--- Start ---
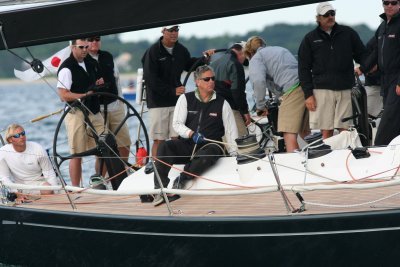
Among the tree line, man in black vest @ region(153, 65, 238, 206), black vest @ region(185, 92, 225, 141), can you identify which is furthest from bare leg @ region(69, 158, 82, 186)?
--- End ---
--- Start ---
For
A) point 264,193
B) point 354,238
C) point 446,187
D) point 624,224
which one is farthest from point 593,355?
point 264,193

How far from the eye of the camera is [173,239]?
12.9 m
--- End ---
--- Start ---
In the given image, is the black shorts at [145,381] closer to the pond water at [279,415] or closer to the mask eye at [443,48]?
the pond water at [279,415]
--- End ---
§ Task objective:
Pull out every line in the records above that contains the word "black" and copy each one unchanged.

§ Exercise result:
Among the tree line, man in black vest @ region(153, 65, 238, 206), black vest @ region(185, 92, 225, 141), can you identify which is furthest from bare leg @ region(69, 158, 82, 186)?
In the given image, is the black shorts at [145,381] closer to the pond water at [279,415] or closer to the mask eye at [443,48]?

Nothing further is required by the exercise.